Kompas TV nasional hukum

Kelompok Teroris KTJ yang Anggotanya Bunuh Petugas Imigrasi Ternyata Dibentuk sebelum ISIS Muncul

Kompas.tv - 15 April 2023, 12:01 WIB
kelompok-teroris-ktj-yang-anggotanya-bunuh-petugas-imigrasi-ternyata-dibentuk-sebelum-isis-muncul
Ilustrasi. Pihak Detasemen Khusus (Densus) 88 menangkap empat warga negara asing (WNA) Uzbekistan atas dugaan keterlibatan dengan jaringan teroris Katiba Tawhid Wal Jihad (KTJ). (Sumber: Shutterstock.com)
Penulis : Kurniawan Eka Mulyana | Editor : Edy A. Putra

JAKARTA, KOMPAS.TV – Detasemen Khusus (Densus) 88 menangkap empat warga negara asing (WNA) asal Uzbekistan atas dugaan keterlibatan dengan jaringan teroris Katiba Tawhid Wal Jihad (KTJ).

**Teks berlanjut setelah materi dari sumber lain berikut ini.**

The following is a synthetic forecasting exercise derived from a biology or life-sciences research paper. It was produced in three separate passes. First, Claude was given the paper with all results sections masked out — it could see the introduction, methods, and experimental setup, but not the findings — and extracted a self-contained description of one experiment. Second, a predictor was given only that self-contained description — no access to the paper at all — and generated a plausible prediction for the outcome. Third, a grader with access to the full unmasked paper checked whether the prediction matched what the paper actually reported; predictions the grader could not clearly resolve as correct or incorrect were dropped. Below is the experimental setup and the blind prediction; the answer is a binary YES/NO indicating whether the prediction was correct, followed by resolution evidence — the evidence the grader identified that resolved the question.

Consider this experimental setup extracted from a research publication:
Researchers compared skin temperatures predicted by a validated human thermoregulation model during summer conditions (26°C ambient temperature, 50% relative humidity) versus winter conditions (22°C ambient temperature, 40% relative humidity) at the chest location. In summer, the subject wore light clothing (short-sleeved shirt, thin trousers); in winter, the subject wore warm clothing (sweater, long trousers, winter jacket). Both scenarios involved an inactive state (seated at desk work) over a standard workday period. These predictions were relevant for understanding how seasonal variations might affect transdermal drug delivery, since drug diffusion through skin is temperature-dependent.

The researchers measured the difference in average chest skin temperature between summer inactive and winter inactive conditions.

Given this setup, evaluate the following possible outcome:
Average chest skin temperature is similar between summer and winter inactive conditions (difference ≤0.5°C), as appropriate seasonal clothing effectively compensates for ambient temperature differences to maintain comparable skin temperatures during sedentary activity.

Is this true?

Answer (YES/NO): NO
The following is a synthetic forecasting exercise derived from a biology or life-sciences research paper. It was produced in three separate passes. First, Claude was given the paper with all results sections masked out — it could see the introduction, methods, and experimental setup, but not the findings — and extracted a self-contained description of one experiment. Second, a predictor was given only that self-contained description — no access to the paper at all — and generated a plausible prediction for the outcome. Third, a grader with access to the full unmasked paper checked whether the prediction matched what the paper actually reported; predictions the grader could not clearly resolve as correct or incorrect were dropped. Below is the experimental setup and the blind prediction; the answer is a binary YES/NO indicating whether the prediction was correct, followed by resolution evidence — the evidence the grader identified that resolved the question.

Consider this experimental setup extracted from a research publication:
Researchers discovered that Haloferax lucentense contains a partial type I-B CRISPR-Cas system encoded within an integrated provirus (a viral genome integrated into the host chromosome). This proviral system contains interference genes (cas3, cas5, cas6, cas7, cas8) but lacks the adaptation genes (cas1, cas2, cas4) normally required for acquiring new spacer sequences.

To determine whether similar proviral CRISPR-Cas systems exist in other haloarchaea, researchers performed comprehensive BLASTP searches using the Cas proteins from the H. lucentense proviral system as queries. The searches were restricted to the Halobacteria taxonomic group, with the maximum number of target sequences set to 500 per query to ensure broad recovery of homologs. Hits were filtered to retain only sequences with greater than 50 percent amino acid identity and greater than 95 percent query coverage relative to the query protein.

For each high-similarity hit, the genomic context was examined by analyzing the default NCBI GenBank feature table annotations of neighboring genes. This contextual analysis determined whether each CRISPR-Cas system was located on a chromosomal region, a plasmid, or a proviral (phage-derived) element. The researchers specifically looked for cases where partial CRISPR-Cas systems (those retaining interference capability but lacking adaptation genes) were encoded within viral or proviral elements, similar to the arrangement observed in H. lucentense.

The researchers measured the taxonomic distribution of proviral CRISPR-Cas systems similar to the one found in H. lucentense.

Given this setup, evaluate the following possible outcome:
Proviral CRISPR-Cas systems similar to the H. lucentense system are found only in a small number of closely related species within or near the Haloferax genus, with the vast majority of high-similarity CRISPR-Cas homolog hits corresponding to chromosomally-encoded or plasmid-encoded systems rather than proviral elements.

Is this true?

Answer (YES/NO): NO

Keempat WNA tersebut adalah BA alias JF (32), OMM alias IM (28), BKA (40), dan MR (26), yang ditangkap pada 24 Maret 2023.

Dari empat orang itu, tiga di antaranya merupakan anggota KTJ yang beraktivitas di wilayah Timur Tengah, khususnya Suriah.

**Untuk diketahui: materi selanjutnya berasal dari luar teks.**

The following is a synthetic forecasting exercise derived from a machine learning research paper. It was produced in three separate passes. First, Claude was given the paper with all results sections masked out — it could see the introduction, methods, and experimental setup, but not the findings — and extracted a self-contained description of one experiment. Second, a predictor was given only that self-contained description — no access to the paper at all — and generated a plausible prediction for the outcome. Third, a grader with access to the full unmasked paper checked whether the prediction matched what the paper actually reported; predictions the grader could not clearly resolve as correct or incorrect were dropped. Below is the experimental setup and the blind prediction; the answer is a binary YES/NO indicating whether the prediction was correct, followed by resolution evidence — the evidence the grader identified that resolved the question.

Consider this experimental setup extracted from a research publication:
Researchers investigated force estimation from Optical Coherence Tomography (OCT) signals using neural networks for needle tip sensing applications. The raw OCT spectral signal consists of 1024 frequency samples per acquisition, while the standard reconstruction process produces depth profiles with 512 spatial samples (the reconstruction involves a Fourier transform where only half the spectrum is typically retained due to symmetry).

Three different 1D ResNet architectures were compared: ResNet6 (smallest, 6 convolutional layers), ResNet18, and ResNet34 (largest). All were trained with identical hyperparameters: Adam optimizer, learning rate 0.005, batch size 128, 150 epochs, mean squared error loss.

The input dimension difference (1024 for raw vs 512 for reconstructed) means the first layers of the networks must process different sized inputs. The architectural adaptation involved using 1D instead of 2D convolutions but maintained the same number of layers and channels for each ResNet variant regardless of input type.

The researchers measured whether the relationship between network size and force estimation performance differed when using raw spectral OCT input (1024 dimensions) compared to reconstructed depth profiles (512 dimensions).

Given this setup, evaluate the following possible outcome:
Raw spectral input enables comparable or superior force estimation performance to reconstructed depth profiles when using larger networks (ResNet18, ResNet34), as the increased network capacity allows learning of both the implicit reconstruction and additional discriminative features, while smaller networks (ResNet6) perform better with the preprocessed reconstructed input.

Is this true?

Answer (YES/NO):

Sementara satu orang lainnya berperan sebagai penyedia keuangan dan pembuat dokumen palsu.

Mereka diduga terlibat dalam aktivitas terorisme melalui propaganda di berbagai platform media sosial di Indonesia, serta mencari orang-orang yang punya pemahaman yang sama dengan mereka dalam rangka melaksanakan aksi teror.

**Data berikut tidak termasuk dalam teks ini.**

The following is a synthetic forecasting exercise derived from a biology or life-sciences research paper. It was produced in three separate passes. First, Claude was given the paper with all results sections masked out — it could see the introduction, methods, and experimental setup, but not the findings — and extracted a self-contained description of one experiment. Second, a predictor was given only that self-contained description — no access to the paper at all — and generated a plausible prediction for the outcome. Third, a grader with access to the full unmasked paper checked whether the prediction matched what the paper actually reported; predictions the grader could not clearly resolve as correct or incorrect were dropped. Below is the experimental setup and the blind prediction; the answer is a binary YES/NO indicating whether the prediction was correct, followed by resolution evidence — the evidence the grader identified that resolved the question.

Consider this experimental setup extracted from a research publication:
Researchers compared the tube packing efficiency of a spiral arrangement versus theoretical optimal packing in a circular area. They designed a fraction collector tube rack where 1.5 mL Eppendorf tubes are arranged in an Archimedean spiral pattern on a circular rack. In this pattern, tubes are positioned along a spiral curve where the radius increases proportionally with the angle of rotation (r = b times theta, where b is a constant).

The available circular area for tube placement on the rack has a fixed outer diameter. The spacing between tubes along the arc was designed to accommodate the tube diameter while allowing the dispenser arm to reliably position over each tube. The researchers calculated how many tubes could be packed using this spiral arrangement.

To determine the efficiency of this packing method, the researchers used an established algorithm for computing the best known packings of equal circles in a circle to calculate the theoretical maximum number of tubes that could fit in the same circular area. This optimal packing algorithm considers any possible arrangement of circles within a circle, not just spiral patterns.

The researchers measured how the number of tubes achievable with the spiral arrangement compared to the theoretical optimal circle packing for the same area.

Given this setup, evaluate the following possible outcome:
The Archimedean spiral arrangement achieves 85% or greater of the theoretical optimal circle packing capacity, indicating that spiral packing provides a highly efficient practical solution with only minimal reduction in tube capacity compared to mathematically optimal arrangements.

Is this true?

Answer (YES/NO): NO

Tiga dari empat WNA tersebut membunuh seorang petugas imigrasi saat mereka dititipkan di Kantor Imigrasi Jakarta Utara untuk menunggu proses deportasi ke negara asal pada Senin (10/4/2023).

Baca Juga: Petugas Imigrasi Jakarta Utara Tewas Ditikam WNA Uzbekistan Tersangka Terorisme yang Hendak Kabur

Saat dini hari, ketiga orang itu menjebol plafon untuk kabur dan menyerang petugas imigrasi dan petugas Densus 88 yang berjaga.

Mereka juga melukai tiga petugas imigrasi dan seorang petugas Densus 88.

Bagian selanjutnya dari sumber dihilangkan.